Ça me démange de répondre parfois, mais ce n’est ni mon rôle, ni ma place. Je ne réponds jamais à un commentaire, jamais. Je bloque, je signale le compte à la plateforme, j’efface les messages haineux quand c’est possible, selon les réseaux sociaux. Dans les moments les plus « chauds », j’ai pu bloquer plus d’une centaine de personnes par jour. Je lis absolument tout ce qui est écrit, et dans toutes les langues. C’est important. 

« Je vais modérer uniquement pour des femmes et des minorités »

Qui sont ces harceleurs ? 
Principalement des hommes entre 25 et 50 ans. Des comptes anonymes, à 50 abonnés, qui ne sont personne et vont agresser verbalement des personnes qui, elles, s’exposent et militent. Avant de bloquer et signaler, je vais toujours voir les comptes, les profils, les photos ou illustrations choisies, les publications précédentes ou retweets. J’essaye de remonter à la « source » du cyberharcèlement, mais ça c’est quasi impossible. Si le compte craint vraiment, je bloque. Et je signale automatiquement, même si on sait que les signalements ne servent souvent pas à grand-chose. Mais le geste est symboliquement important. 
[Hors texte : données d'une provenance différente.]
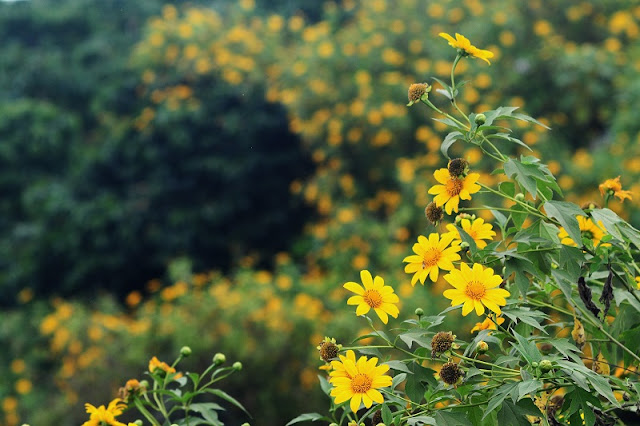 Beautiful flowers seasons in Dalat 5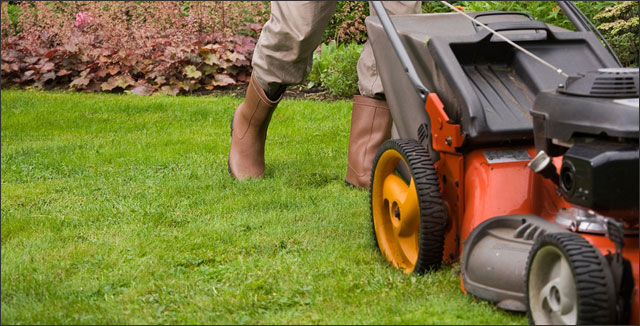 Strategies to Bring Your Spring Lawn Back to Life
Tu fais ce job de manière pro depuis juin 2021 maintenant, avec qui bosses-tu principalement ? 
Je vais modérer uniquement pour des femmes et des minorités, et ces personnes ont toutes une forme d’engagement, féministes, militant-es qui se battent contre le racisme ou la grossophobie. Je peux aussi faire des choses plus ponctuelles, par exemple j’ai déjà modéré des espaces de discussion sur Zoom, ou bien on peut me confier des « missions d’accompagnement ». Là il va s’agir d’aller chercher et récupérer des témoignages de personnes harcelées pour des études ou recherches. Sinon, je peux aussi constituer un dossier juridique pour des personnes cyberharcelées qui souhaitent intenter une action en justice : faire des captures d’écran, lister les comptes harceleurs, afin qu’elle ne soit pas ou plus obligée de s’y confronter. 
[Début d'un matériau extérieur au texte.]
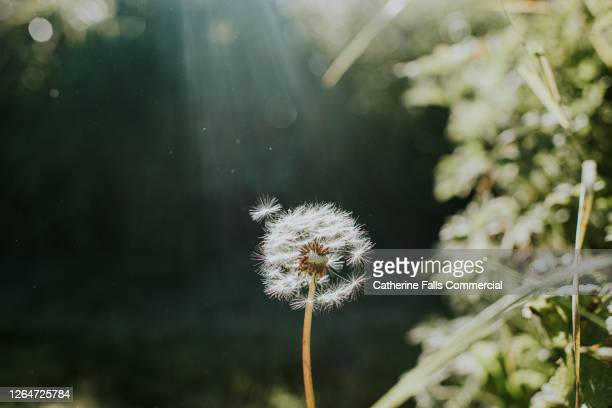 single dandelion - lightweight stock pictures, royalty-free photos & images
Dans quel état psychologique se trouvent les personnes qui viennent à toi ? 
J’ai vu arriver des gens en profonde détresse, ou en début de dépression. Parfois il faut d’autres aides que moi, bien sûr. Il y a aussi des personnes qui anticipent, qui me disent « là je vais faire tel post, sur tel sujet, je sais ce qu’il va se passer, peux-tu modérer une semaine ou deux ? ». On n’imagine pas ce que c’est, d’ouvrir un de ses réseaux sociaux, et d’avoir une cinquantaine d’insultes dans ses messages privés. Certaines fonctionnalités sont très pernicieuses, on ne peut pas retirer un commentaire sous un post par exemple… 

Quelle est ta satisfaction ? 
Les personnes qui me disent « grâce à toi j’ai pu aller sur internet sans stress ». Là, j’ai l’impression d’être utile, d’apporter un peu de réconfort à celles qui sont en première ligne.